Jennie Dean died after suffering another stroke on May 3, 1913. She was buried beside Mt. Calvary Chapel that she had helped found. She is buried in the family plot. The Library of Virginia honored Dean in 2000 as one of its inaugural class of Virginia Women in History, and in 2013 as part of its Strong Men and Women series.

The Manassas Industrial School for Colored Youth continued for decades, and produced many teachers and other leaders of the African-American community. It was one of only two secondary schools for African Americans in Virginia unaffiliated with a religious denomination. The state Supreme Court eventually interpreted the 1902 state constitution's free public education requirement (through litigation sponsored by the National Association for the Advancement of Colored People (NAACP) as mandating public schools for African-American children. Thus, in 1938, the Manassas Industrial School formally became the only school for higher education of African-American students in five northern Virginia counties (Prince William, Fairfax, Arlington, Loudoun and Fauquier). After World War II, northern Virginia's population increased and localities built new schools for African-American students. Furthermore, the NAACP vehemently disagreed with requiring segregated schools, and began litigating against segregated schools, resulting in multiple decisions against such in the 1950s, including Brown v. Board of Education and a companion case from Virginia. The Manassas Industrial School closed in 1959, after Virginia governor J. Lindsay Almond acceded to decisions of the Virginia Supreme Court and a three-judge federal panel accepting the U.S. Supreme Court's decisions in Brown v. Board of Education. As Massive Resistance ended, the segregated facility was no longer needed.

In 1994, the Manassas Industrial School site was placed on the National Register of Historic Places, although the buildings had long since been torn down. It is now a 70-acre city park, with a memorial to Dean as founder, as well as (since 1995) outlines of the historic buildings and appropriate signage, a playground, ball fields, skate park, walking trails, and picnic and restroom facilities. Miss Dean's name now graces an elementary school next to the park. A 6-foot, bronze statue depicting Jennie Dean was unveiled in October 2020 in Prince William County, Virginia on the site of the former Manassas Industrial School for Colored Youth. The bronze piece was sculpted by Chris Hill.

Arlington, Virginia, also has a 22-acre park along Four Mile Run in its Green Valley neighborhood, a historically Black neighborhood, named after Jennie Dean.

◆ ◆ ◆ ◆ ◆

- **WORK INSTRUCTIONS**
[a] Answer these about the Jennie Dean excerpt:
(i) On what date did Jennie Dean die?
(ii) In what year did the Manassas Industrial School close?
(iii) Who sculpted the bronze statue of Jennie Dean?
[b] From the Jennie Dean excerpt, return everything from "In 1994, the" down to "after Jennie Dean.", copied word for word.
The material has no part in these tasks.

- **EXTRACTED ENTRIES**

◆ ◆ ◆ ◆ ◆

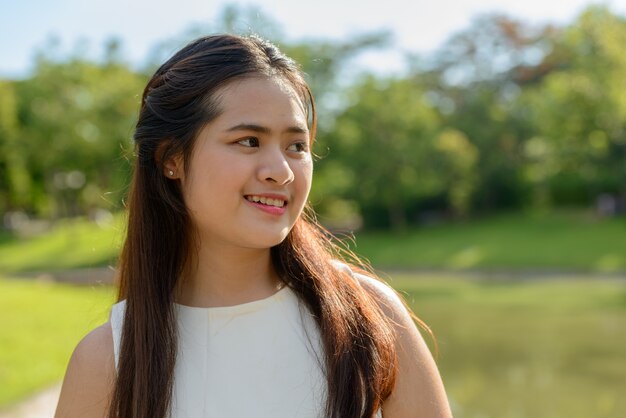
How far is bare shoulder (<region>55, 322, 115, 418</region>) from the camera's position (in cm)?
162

◆ ◆ ◆ ◆ ◆

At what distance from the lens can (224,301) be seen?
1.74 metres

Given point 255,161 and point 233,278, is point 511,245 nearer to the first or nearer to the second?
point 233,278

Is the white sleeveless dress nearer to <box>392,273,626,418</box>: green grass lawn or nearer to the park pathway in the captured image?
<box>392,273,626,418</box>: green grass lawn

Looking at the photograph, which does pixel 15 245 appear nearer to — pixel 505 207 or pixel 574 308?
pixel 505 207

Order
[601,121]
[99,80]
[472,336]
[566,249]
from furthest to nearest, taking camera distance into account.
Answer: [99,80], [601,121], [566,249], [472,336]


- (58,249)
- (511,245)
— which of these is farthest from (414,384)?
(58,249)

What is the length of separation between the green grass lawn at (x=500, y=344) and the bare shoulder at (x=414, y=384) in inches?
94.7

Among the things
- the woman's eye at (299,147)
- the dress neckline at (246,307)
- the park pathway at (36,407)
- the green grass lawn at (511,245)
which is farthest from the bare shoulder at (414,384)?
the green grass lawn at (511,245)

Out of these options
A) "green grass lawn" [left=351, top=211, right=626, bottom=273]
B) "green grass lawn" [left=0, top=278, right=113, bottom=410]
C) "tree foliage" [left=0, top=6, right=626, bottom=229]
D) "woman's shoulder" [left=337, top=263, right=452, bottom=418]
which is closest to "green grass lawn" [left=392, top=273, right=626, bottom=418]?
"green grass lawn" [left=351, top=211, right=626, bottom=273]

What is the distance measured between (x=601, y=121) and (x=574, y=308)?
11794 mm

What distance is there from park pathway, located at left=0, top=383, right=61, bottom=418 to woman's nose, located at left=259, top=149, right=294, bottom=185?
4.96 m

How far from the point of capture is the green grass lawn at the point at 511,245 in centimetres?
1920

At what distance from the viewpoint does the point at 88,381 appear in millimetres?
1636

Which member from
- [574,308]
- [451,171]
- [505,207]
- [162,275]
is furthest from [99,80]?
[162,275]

◆ ◆ ◆ ◆ ◆

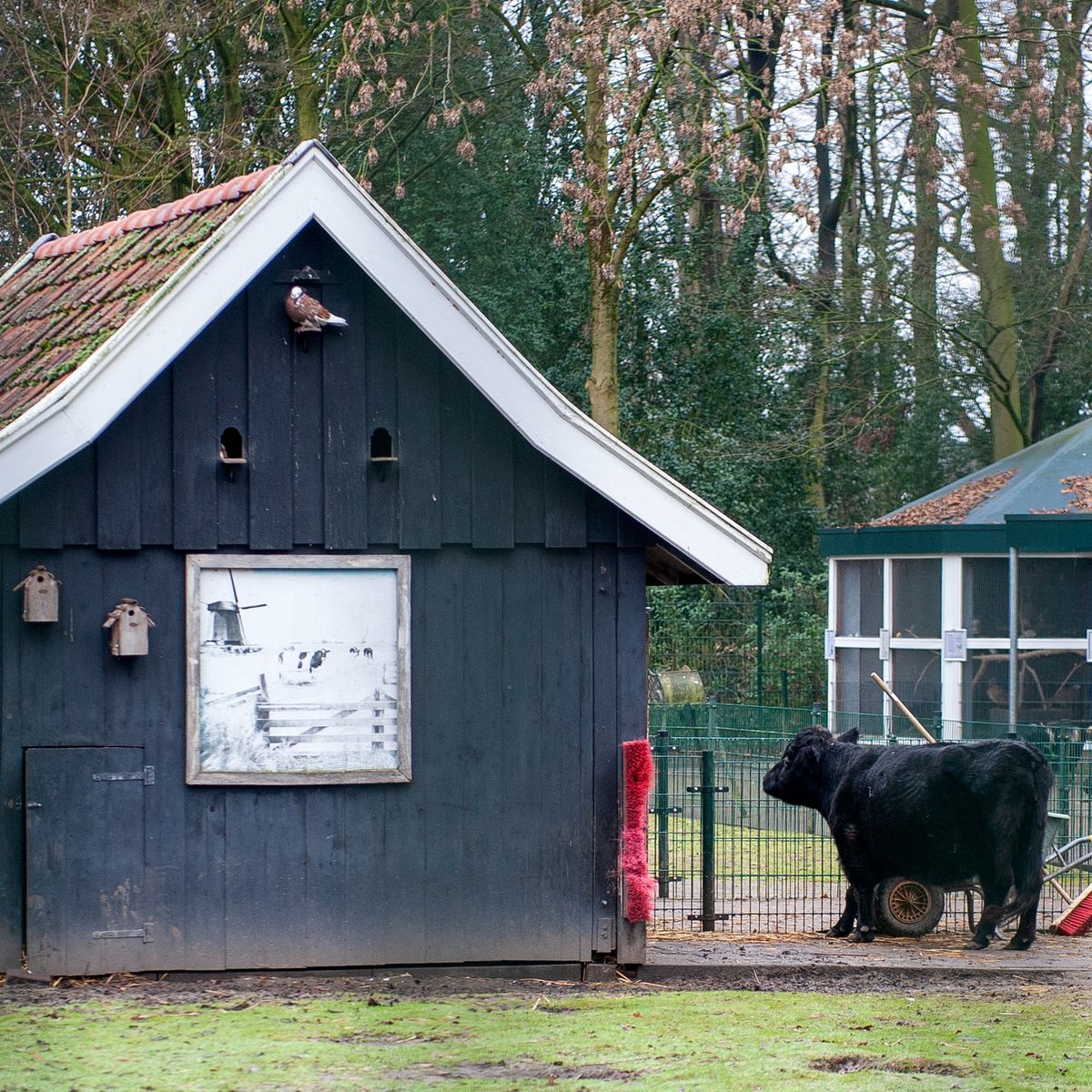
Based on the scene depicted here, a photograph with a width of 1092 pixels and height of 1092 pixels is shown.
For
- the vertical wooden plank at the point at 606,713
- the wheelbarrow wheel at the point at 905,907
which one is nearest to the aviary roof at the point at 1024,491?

◆ ◆ ◆ ◆ ◆

- **ANSWER LIST**
[a]
(i) May 3, 1913
(ii) 1959
(iii) Chris Hill

[b]
In 1994, the Manassas Industrial School site was placed on the National Register of Historic Places, although the buildings had long since been torn down. It is now a 70-acre city park, with a memorial to Dean as founder, as well as (since 1995) outlines of the historic buildings and appropriate signage, a playground, ball fields, skate park, walking trails, and picnic and restroom facilities. Miss Dean's name now graces an elementary school next to the park. A 6-foot, bronze statue depicting Jennie Dean was unveiled in October 2020 in Prince William County, Virginia on the site of the former Manassas Industrial School for Colored Youth. The bronze piece was sculpted by Chris Hill.

Arlington, Virginia, also has a 22-acre park along Four Mile Run in its Green Valley neighborhood, a historically Black neighborhood, named after Jennie Dean.